Before seeing Ex Machina, I had high hopes it would be a movie that actually addressed sexism and females as sexualized in profoundly misogynistic ways, especially as the writer and director, Alex Garland, gave various interviews that made it sound as if the film was going to critique such matters. His claim that “Embodiment – having a body – seems to be imperative to consciousness, and we don’t have an example of something that has a consciousness that doesn’t also have a sexual component,” made me envision a film that would suggest alternative, more feminist models of sexuality – perhaps ones not based on power, jealousy, ownership, and control, but ones based on mutual pleasure, desire, and consent.

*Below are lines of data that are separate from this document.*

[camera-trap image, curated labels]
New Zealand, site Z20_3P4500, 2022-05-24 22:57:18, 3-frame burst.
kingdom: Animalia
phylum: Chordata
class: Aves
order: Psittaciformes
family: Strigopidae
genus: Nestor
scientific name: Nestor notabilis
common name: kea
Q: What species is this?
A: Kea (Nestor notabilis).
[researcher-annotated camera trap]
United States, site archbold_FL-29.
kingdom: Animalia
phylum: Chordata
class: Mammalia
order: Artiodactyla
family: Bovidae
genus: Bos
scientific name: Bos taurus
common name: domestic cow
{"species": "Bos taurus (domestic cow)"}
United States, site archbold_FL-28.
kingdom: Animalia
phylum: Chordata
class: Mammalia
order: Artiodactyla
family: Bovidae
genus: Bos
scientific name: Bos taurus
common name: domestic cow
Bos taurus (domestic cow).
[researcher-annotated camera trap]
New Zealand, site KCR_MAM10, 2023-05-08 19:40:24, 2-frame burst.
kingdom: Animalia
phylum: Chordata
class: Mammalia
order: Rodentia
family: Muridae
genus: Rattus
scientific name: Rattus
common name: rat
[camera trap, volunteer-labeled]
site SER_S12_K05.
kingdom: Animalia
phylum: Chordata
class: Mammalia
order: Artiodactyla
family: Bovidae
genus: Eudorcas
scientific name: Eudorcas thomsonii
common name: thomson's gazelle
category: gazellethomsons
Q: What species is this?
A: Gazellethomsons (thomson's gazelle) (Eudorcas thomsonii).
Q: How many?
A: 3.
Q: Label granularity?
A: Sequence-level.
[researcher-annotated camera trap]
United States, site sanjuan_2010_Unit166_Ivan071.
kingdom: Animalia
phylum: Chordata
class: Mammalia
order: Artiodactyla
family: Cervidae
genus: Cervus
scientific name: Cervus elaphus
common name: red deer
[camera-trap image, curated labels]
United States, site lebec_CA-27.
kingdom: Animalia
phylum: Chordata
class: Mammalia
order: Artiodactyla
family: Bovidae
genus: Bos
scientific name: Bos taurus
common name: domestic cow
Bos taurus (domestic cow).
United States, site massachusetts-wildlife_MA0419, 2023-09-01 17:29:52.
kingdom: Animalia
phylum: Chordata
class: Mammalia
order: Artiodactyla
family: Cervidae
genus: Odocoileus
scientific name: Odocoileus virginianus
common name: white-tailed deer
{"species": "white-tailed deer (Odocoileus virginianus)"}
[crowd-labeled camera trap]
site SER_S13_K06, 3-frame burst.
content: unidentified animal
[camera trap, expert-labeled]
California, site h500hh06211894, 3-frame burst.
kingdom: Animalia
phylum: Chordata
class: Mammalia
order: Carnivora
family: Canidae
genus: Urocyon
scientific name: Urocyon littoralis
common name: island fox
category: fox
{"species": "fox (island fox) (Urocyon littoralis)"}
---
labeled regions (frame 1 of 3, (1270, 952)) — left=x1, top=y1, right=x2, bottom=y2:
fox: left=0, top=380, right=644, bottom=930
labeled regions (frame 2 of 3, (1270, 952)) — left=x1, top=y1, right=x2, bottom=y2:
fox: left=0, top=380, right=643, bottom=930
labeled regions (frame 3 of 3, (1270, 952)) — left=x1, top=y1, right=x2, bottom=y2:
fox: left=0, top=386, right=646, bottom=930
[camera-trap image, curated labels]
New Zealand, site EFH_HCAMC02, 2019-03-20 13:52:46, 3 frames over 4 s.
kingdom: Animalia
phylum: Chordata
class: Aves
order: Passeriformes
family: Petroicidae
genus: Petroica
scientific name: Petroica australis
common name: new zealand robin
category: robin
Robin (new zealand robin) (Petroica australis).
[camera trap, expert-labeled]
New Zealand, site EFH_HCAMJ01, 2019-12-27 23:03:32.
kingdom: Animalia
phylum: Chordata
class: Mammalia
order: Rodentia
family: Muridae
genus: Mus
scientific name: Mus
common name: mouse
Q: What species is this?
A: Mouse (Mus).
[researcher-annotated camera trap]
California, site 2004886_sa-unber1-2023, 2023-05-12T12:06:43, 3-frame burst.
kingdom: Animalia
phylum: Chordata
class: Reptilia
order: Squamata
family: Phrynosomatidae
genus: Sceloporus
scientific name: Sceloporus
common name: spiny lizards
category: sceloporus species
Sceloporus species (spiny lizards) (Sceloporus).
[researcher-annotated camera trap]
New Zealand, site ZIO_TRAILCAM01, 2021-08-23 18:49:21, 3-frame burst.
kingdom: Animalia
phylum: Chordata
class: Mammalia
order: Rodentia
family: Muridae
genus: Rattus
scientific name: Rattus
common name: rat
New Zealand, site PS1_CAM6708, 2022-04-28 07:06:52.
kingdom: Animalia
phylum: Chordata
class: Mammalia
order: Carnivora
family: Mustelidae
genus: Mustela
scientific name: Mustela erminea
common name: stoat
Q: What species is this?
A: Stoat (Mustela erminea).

“…wouldn’t it be so much easier for the real humans (meaning male humans) if their lowly female counterparts could just be sexy in all the ways they desire, obedient, and easily modified, then upgraded or tossed away without fuss when they no longer ‘work.’”

Garland’s claim that “If you’re going to use a heterosexual male to test this consciousness, you would test it with something it could relate to. We have fetishised young women as objects of seduction, so in that respect, Ava is the ideal missile to fire” also gave me hope, given Garland specifically notes woman are fetishized and objectified. Alas, I should have instead latched onto his other suggestion – that Ava is no more than a “missile” that will be used to fire up human male sexuality.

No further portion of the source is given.